Thank you.
I believe that all law beings with some kind of moral judgement. Laws against murder are, for instance, not something that has always been universal throughout history. In many times and places, a person of higher status could kill a person of lower status with virtual impugnity, and "the law" didn't care. Making murder illegal is a moral judgement. Most laws are moral judgements of some sort, because someone believed it was "the right thing to do" for some reason. (Those "reasons" could be based on any number of personal biases, too.)
If the baseline for law is not to be in any way based on the morality of the large majority of the population... that is to say what the supermajority agree is right/fair/just... then what shall we base it on? Philosophy? That is simply religion with Reason in place of a god. Lots of philosophies wander far out into the wild places.... look at Sophistry for instance. Ideology? Well, that's politics, you can guarantee that's in the mix.

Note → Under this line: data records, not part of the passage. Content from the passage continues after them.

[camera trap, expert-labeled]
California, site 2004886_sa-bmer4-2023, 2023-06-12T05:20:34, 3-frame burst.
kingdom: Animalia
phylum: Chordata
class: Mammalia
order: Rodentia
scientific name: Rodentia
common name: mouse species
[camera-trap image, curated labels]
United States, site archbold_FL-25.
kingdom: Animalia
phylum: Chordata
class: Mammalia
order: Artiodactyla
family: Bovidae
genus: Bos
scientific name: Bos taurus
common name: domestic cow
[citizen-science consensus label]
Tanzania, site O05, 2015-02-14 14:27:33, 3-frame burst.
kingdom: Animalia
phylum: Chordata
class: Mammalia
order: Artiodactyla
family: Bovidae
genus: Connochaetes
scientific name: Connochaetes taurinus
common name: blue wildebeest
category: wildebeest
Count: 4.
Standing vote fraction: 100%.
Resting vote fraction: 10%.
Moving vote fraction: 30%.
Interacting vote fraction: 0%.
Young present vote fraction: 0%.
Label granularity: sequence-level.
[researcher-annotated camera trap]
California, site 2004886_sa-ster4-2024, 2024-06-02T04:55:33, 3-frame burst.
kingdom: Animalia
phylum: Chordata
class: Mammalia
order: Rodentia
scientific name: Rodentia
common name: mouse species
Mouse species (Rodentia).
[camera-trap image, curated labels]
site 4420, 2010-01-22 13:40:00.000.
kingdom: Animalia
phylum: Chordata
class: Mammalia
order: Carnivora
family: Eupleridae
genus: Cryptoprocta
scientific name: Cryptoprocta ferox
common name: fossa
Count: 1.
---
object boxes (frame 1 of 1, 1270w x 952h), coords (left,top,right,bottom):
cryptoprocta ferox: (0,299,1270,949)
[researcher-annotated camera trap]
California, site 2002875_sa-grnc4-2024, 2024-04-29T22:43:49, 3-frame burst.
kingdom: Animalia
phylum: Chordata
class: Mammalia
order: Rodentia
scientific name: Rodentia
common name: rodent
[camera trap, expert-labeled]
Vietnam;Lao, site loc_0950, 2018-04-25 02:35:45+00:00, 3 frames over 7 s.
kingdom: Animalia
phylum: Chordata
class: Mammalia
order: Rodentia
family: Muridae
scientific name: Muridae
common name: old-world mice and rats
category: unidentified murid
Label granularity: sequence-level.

The Constitution? In my opinion yes, but the C was never intended to be a comprehensive codex of what should and should not be legal. 99% of that was actually supposed to be up to the States, originally.
Part of my point is that "moral" does not automatically mean "religion". People can have a moral code based on something other than religion. Whether someone's morals are religious-based or based on something else, I guarantee you their morals affect the way they vote. Excluding all morality from law seems most impractical.